Anche nel rito del lavoro trova applicazione l’art. 392 c.p.c., comma 2, secondo cui, in sede di giudizio di rinvio, la notificazione dell’atto di riassunzione della causa (che deve avere la forma del ricorso e non della comparsa, deve essere autosufficiente, deve essere depositato nella cancelleria del giudice di rinvio entro un anno dalla pubblicazione della sentenza della Corte di Cassazione, deve essere notificato unitamente al decreto di fissazione dell’udienza di discussione) va effettuata alla parte personalmente nei modi di cui all’art. 137 c.p.c., e segg., essendo tale prescrizione perfettamente compatibile con la specialità del rito del lavoro, e se eseguita presso il domiciliatario o il difensore costituito nelle pregresse fasi di merito è nulla, ancorchè suscettibile di rinnovazione, ai sensi dell’art. 421 cod. proc. civ. (Cass. 25.8.04 n. 16803).

La fattispecie ora in esame, tuttavia, non può essere ricondotta a tale principio di diritto.

Innanzitutto in fatto non può essere dato per scontato l’assunto del ricorrente, atteso che il giudice di merito sostiene che “la prima ed unica notifica è stata effettuata al difensore del ricorrente il 19.10.05, vale a dire solo in ragione della concessione (e durante il decorso) del termine assegnato dalla Corte ex artt. 421 e 291 c.p.c.” (pag. 2-3 della sentenza impugnata). Di fronte a tale puntuale affermazione, per poter validamente contestare l’accertamento in fatto, il ricorrente avrebbe dovuto riportare esattamente il contenuto della notifica che assume improduttivamente effettuata nei termini di legge, indicando i soggetti destinatari e la data di consegna dell’atto. La mancanza di tale fondamentale indicazione comporta la carenza di autosufficienza del ricorso.

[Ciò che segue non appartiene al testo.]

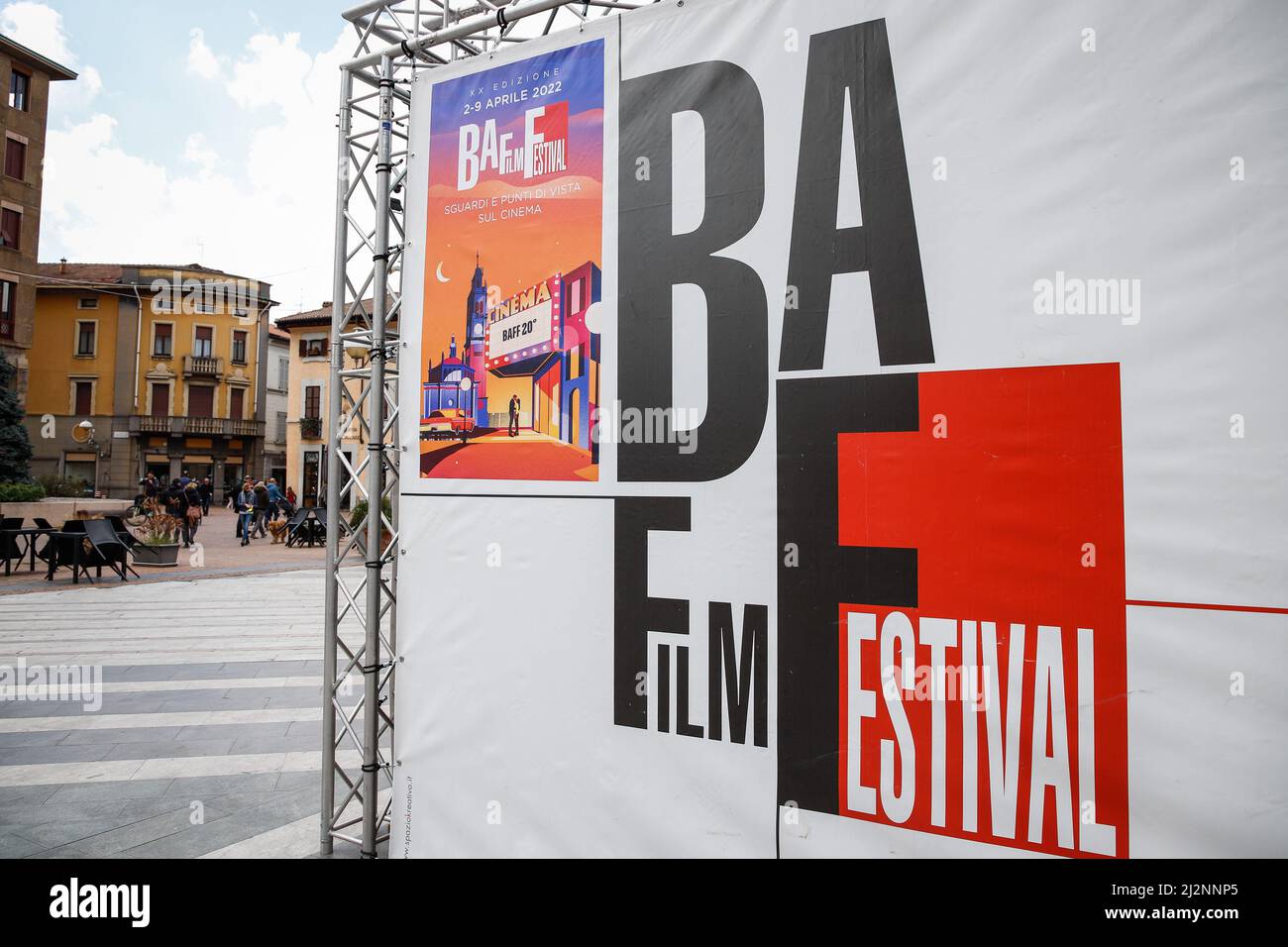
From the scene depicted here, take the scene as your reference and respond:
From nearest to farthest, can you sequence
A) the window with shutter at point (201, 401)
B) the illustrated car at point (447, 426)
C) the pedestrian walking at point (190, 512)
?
the illustrated car at point (447, 426)
the pedestrian walking at point (190, 512)
the window with shutter at point (201, 401)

In ogni caso, quando anche risultasse esatta la prospettata ricostruzione di fatto, la notifica effettuata a seguito dell’assegnazione del termine ulteriore da parte del Collegio di appello sarebbe stata inidonea ad instaurare un valido contraddicono in sede di rinvio, atteso che la notifica in questione, secondo quanto puntualmente rilevato dal giudice di merito, fu effettuata non alla parte personalmente – e cioè all’INPS presso la sua sede legale in Roma in persona del legale rappresentante, ai sensi dell’art. 392 c.p.c., comma 2 – ma presso la sede provinciale dell’Istituto in Lecce.

Il ricorso è dunque infondato deve essere rigettato.

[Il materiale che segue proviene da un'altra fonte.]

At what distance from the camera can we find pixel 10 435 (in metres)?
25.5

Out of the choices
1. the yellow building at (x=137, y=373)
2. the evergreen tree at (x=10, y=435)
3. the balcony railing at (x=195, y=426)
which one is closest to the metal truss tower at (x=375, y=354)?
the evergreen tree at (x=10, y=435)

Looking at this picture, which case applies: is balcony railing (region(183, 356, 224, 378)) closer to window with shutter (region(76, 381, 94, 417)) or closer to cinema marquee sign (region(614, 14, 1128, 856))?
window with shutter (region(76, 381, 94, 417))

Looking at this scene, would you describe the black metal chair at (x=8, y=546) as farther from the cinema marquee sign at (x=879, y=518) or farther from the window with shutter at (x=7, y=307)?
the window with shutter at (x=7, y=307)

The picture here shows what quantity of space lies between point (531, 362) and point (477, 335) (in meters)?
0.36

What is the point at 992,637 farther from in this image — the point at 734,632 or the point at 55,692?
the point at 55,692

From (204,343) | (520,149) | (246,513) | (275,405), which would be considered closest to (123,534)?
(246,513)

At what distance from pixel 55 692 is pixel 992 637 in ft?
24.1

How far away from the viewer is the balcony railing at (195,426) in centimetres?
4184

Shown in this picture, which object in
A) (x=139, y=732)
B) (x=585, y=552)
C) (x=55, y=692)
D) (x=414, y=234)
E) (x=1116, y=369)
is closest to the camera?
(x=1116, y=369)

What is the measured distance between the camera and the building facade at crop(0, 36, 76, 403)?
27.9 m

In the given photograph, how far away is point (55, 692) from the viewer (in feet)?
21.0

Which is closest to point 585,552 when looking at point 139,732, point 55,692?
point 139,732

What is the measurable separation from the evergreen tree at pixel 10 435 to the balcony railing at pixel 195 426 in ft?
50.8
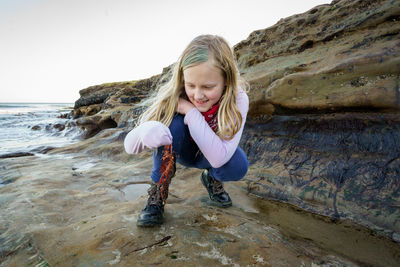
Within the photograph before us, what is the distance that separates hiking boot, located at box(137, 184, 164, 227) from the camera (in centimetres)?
131

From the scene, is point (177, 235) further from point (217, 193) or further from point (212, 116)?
point (212, 116)

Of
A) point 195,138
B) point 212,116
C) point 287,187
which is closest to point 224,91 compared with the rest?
point 212,116

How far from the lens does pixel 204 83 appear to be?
1.45 meters

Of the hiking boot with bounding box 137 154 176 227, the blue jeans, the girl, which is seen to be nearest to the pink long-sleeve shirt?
the girl

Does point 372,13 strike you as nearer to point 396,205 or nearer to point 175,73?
point 396,205

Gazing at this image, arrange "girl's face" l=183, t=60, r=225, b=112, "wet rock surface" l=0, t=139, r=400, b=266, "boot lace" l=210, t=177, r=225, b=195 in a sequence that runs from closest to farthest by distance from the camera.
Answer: "wet rock surface" l=0, t=139, r=400, b=266, "girl's face" l=183, t=60, r=225, b=112, "boot lace" l=210, t=177, r=225, b=195

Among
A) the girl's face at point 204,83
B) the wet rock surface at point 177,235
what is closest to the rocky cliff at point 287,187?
the wet rock surface at point 177,235

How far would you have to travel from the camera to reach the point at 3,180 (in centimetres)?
264

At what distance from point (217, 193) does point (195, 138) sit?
25.9 inches

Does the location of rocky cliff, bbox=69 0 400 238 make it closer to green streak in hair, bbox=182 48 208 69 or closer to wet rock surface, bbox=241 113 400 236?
wet rock surface, bbox=241 113 400 236

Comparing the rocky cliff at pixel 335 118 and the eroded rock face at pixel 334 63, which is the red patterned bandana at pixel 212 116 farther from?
the eroded rock face at pixel 334 63

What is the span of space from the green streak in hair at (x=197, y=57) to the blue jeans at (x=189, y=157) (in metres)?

Le spese del giudizio di legittimità, come liquidate in dispositivo, seguono la soccombenza.

P.Q.M.

La Corte rigetta il ricorso e condanna il ricorrente alle spese, che liquida in Euro 30,00 (trenta) per esborsi ed in Euro 1.500,00 (millecinquecento) per onorari, oltre spese generali, I.V.A. e C.P.A..

Così deciso in Roma, il 26 gennaio 2011.